> _Selected excerpt_:
--- start ---

Re: [ambient-light] Security and Privacy considerations for ALS (#13)

I hope this is the best place to post this (I was referred from [this Chromium issue](https://bugs.chromium.org/p/chromium/issues/detail?id=606766#c96)). I see there has not been much activity here recently so please let me know if there is a better place to make these comments.

I work for [iProov](https://www.iproov.com) which allows users of banks and governments services to assert and confirm their identity using secure face-based authentication. We specialise in Genuine Presence Assurance so focus on ensuring that the user is a real, live, physically present person. We do this by using the screen of the device to illuminate their face with a unique sequence of colours whilst streaming a short video back to our servers. We analysis the way the light reflects off their face in real-time to ensure we are looking at a real, 3D, skin-covered human. We also check that the unique sequence of colours are correct to ensure the user is live and we are not seeing a previous authentication attempt being replayed. And we also do face verification so ensure that the correct person is presenting themselves.

Our current live deployments use iOS and Android SDKs embedded into our customers apps which gives us great control over the device's hardware. However, we are getting increasing requests to provide a browser solution which is a much more constrained environment. So, we have have developed a WebRTC version which is working well and nearly ready for live deployment but there is once specific issue we would like to address which is why I am posting here.

--- end ---

> _What the task asks_: Transcribe the part of the forum post on ambient light sensor privacy that opens with the words containing "I hope this" and closes with "make these comments.". The items that come after this text were drawn from a separate source.

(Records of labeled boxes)
--- start ---

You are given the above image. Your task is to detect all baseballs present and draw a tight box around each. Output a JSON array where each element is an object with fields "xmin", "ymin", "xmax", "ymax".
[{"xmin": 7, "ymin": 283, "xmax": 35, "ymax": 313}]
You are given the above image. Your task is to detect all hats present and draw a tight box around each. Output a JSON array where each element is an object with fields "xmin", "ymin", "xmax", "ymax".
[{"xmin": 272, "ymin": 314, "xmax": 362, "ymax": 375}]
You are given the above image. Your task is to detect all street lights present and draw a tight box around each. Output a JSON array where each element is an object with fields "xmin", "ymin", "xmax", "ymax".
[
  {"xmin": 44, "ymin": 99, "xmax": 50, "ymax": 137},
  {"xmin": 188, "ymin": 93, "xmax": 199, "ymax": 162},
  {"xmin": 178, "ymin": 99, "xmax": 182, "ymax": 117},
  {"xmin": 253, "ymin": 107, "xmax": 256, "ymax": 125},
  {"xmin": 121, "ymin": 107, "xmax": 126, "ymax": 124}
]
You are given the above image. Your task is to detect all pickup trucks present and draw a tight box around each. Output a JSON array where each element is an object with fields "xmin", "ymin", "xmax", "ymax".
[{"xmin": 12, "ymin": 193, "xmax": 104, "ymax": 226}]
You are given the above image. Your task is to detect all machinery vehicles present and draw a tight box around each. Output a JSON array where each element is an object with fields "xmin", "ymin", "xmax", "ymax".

--- end ---

> _Solution to the exercise_:
I hope this is the best place to post this (I was referred from [this Chromium issue](https://bugs.chromium.org/p/chromium/issues/detail?id=606766#c96)). I see there has not been much activity here recently so please let me know if there is a better place to make these comments.